For Immediate Release
[Washington, DC] — Today the U.S Department of Education significantly lowered costs for college students by banning some of the worst fees from bank accounts on campus.
The agency’s new rule will impact over 9 million college students that are exposed to campus-sponsored bank accounts. These debit accounts, often used by students to house their financial aid dollars, are not a better deal for students than what they might find off campus. The fees can be confusing and unavoidable. In 2012, U.S. PIRG wrote a report, The Campus Debit Card Trap, detailing these problems.
U.S. Senator Richard Durbin (D-IL), said the following in response to the rule: “Student financial aid should be for the benefit of students, not banks. When colleges and universities partner with financial institutions to issue campus debit cards, students are often targets of aggressive marketing and excessive fees. Today’s final rule establishes a strong set of reforms that will allow students to focus on their education rather than the fees and fine print of a debit card contract.”
After the release of U.S. PIRG’s report in 2012, Senator Durbin asked for an IG investigation and advocated for reforms to better protect students from abusive campus card practices in letters to the Education Secretary and the higher education community. “I thank U.S. PIRG for working to expose the problems that can occur with these bank deals which have been formed with colleges and universities that represent nine million American students.”
“Each year, billions of dollars of financial aid flows to students on campus. Banks want a piece of the action. Students are unfairly targeted by banks, and the Department of Education rule levels the playing field,” said Christine Lindstrom, U.S. PIRG Higher Education Program Director.
Students typically take up these accounts as a storehouse for their federal financial aid dollars, but they can end up paying hundreds of dollars in fees each year. Banks behind the fees have been the subject of investigation at the Federal Deposit Insurance Corporation and the Federal Reserve, as well as the target of a major class-action lawsuit recently settled in Connecticut.
The new rule prohibits banks from charging overdraft fees to students, who presumably are using a debit account rather than using credit and spending in the red. Overdraft fees can be as high as $37, and banks will reorder transactions to collect the most overdraft fees possible from students.
The rule also bans inactivity fees and the niggly point-of-sale fee, a $.50 per-transaction fee which is not commonly charged outside the campus marketplace. The new rule will result in over 2 million students realizing savings beginning next July 2016.
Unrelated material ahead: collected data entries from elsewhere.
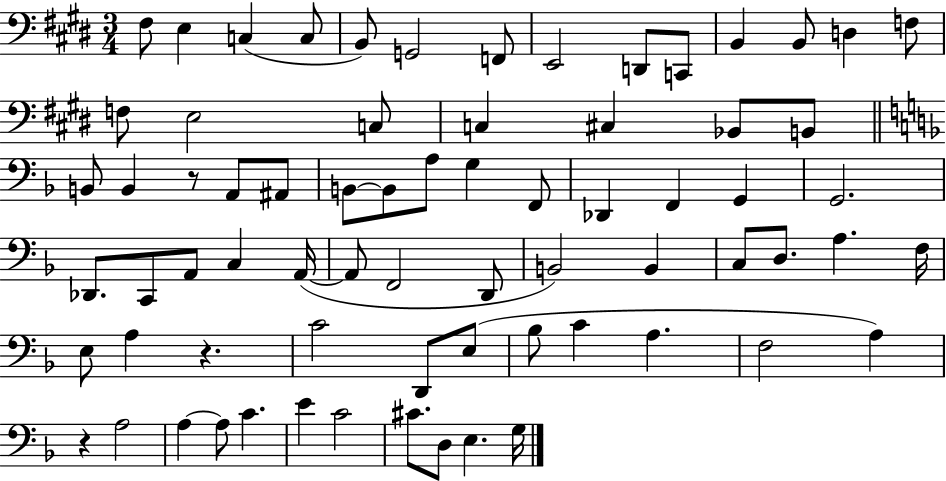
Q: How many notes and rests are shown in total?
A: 71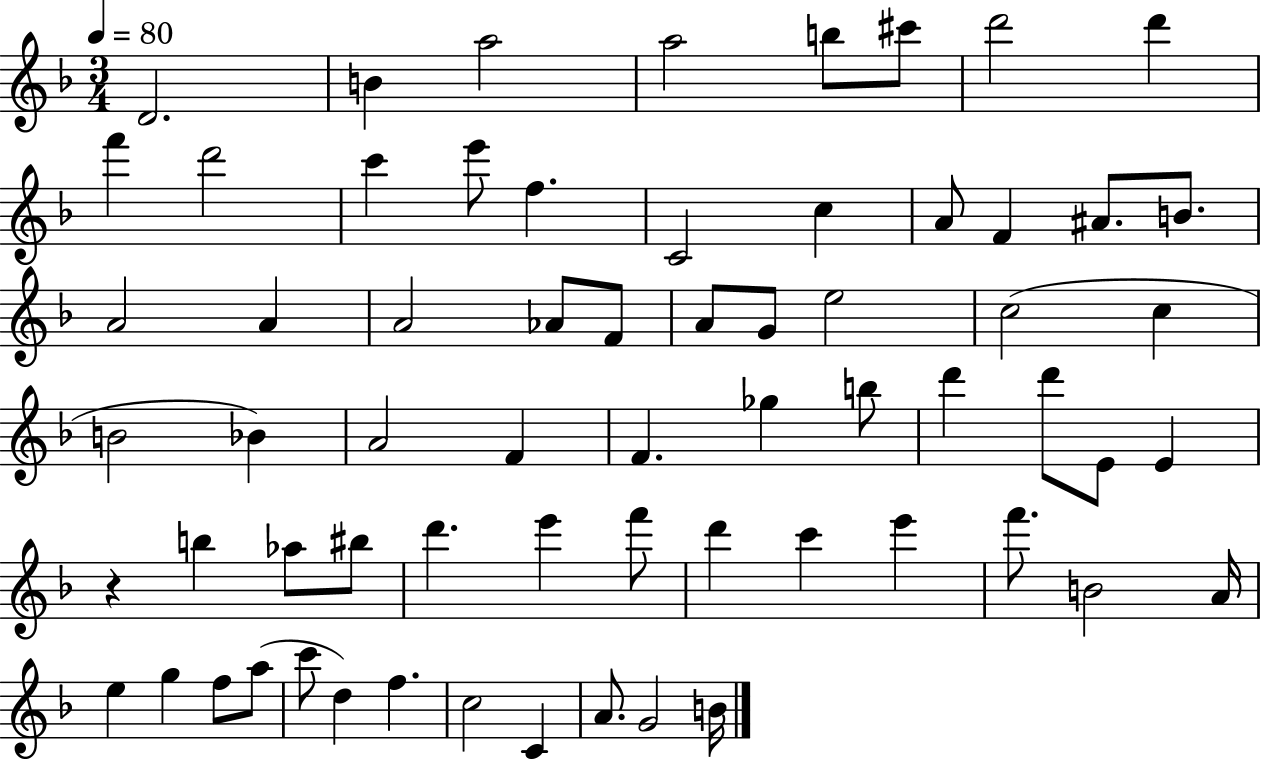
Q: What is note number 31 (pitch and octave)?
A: Bb4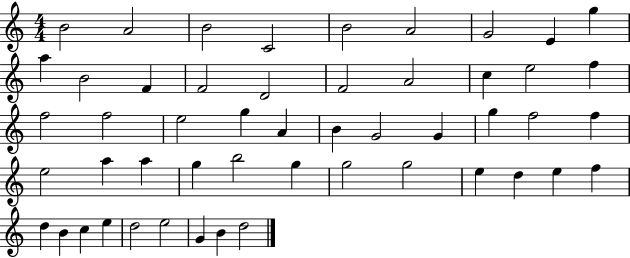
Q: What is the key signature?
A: C major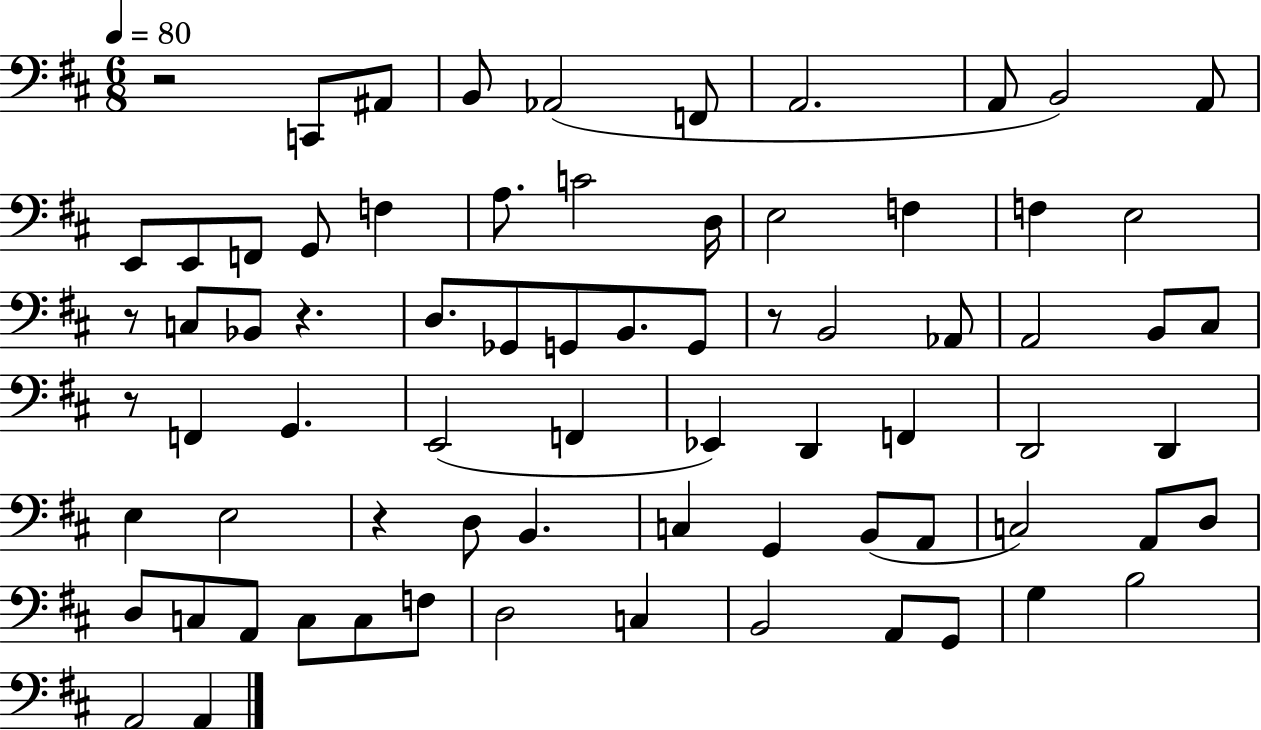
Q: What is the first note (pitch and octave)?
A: C2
In addition, the rule bans aggressive marketing tactics like pre-mailing debit cards to students before they have opted into the account. It also ensures that the banking contract is publicly available on campus, and turned over to the US Department of Education annually.
“While the new rule allows for banks to continue sharing revenue with colleges as part of the deal, and for banks to adopt the campus logo on their banking products, it still manages to protect students. The contract transparency provisions it contains are essential to ensure that students do not get taken advantage of in these banking deals,” U.S. PIRG’s Lindstrom said.
“Unfortunately, the rule does allow certain bank accounts offered on campus to continue to charge high overdrafts and other fees simply because the cards are marketed outside of the financial aid process. Given that between 40 and 80 percent of the student community at schools with campus-sponsored bank accounts end up one, it is only logical that financial aid dollars will end up in these accounts.
“Overall, most students will save money in these accounts beginning in July, so this is a big victory for students.”